- EXTRACT TO READ
-=-=-

Class imbalance. Home win is consistently the most frequent outcome; draws are the minority class. The imbalance is moderate (roughly 1.7–2× between majority and minority) and does not require resampling — tree-based models handle it natively. Probability calibration is applied at the final training stage to correct systematic bias in predicted probabilities (see params.yaml → final_train.calibration).

Temporal stability of outcome_1x2

A drift-check: if the home-win rate shifts substantially over time, the temporal split strategy must account for it and calibration must be re-validated on recent data.

Show code

_OUTCOME_LABELS = {0: "Home win", 1: "Draw", 2: "Away win"}
_OUTCOME_COLORS = {0: "#2196F3", 1: "#FF9800", 2: "#4CAF50"}

_df_t = df_finished.copy()
_df_t["_year"] = pd.to_datetime(_df_t["startTimeUtc"]).dt.year

_year_totals = _df_t.groupby("_year").size()
_rates_yr = (
    _df_t.groupby(["_year", "outcome_1x2"])
    .size()
    .unstack(fill_value=0)
    .div(_year_totals, axis=0)
)

_fig, _ax = plt.subplots(figsize=(9, 5))
for _outcome, _label in _OUTCOME_LABELS.items():
    if _outcome in _rates_yr.columns:
        _ax.plot(
            _rates_yr.index.astype(str), _rates_yr[_outcome],
            marker="o", label=_label, color=_OUTCOME_COLORS[_outcome], linewidth=2,
        )

_ax.set_xlabel("Year")
_ax.set_ylabel("Proportion")
_ax.set_title("outcome_1x2 proportions per year — temporal stability")
_ax.legend(title="Outcome")
_ax.tick_params(axis="x", rotation=45)
_ax.set_ylim(0, 0.7)
plt.tight_layout()
plt.show()

-=-=-

- SUPPLIED RECORDS
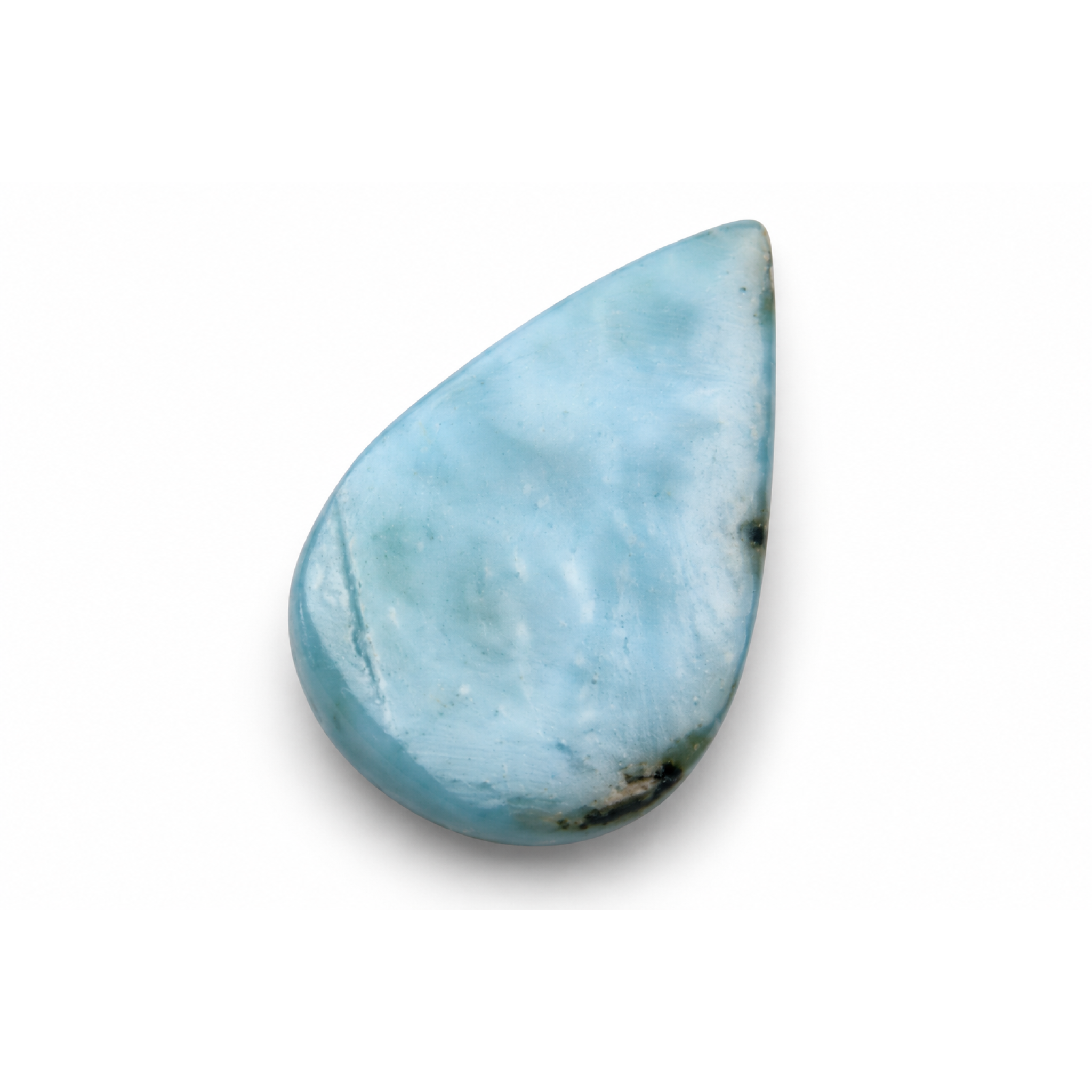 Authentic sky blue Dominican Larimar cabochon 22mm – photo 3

-=-=-

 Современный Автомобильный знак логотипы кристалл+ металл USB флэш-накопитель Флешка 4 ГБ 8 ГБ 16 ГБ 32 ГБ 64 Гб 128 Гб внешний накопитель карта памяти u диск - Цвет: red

-=-=-

- EXERCISE REQUIREMENTS
A. According to the extract on match outcomes, roughly how large is the imbalance between the majority and minority classes?
B. Copy the extract on match outcomes from "Class imbalance. Home" to "on recent data.".
C. Continue the extract on match outcomes from where it stops.
The items above come from a separate source and are not part of the extract on match outcomes.

- ANSWER SET
A. Roughly 1.7–2×.

B.
Class imbalance. Home win is consistently the most frequent outcome; draws are the minority class. The imbalance is moderate (roughly 1.7–2× between majority and minority) and does not require resampling — tree-based models handle it natively. Probability calibration is applied at the final training stage to correct systematic bias in predicted probabilities (see params.yaml → final_train.calibration).

Temporal stability of outcome_1x2

A drift-check: if the home-win rate shifts substantially over time, the temporal split strategy must account for it and calibration must be re-validated on recent data.

C.
del _df_t, _year_totals, _rates_yr

Figure 7: outcome_1x2 proportions per year — temporal stability

Note

Distribution is stable. Home-win, draw, and away-win rates remain within a narrow band across all years, with no sustained structural shift. This confirms that a single-split temporal train/test strategy is appropriate — the label distribution the model trains on is representative of the distribution it will be evaluated and deployed against. Any year-to-year variation visible in the chart is within expected sampling noise for the per-year match counts. Calibration should nonetheless be validated on the most recent data slice, as even small shifts compound in probability output.

Population heterogeneity — by tournament

The global class proportions above are an aggregate that masks substantial variation across competitions. This plot examines whether outcome distributions are homogeneous across the most-played tournaments, directly motivating params.yaml → classification.groupby_cols: ["regionId", "sex"] as stratification axes for prior estimation and probability calibration.

Show code

_TOP_N = 20
_OUTCOME_LABELS = {0: "Home win", 1: "Draw", 2: "Away win"}
_OUTCOME_COLORS = ["#2196F3", "#FF9800", "#4CAF50"]

# Recover tournament names from raw (dropped during preprocessing)
_meta = df_match_raw[["id", "tournamentName"]].drop_duplicates("id").set_index("id")
_df_h = df_finished.join(_meta, how="left")

_top_t = _df_h["tournamentName"].value_counts().head(_TOP_N).index
_df_top = _df_h[_df_h["tournamentName"].isin(_top_t)].copy()

_rates_t = (
    _df_top.groupby(["tournamentName", "outcome_1x2"])
    .size()
    .unstack(fill_value=0)
    .div(_df_top.groupby("tournamentName").size(), axis=0)
    .sort_values(0, ascending=False)   # sort by home-win rate descending
)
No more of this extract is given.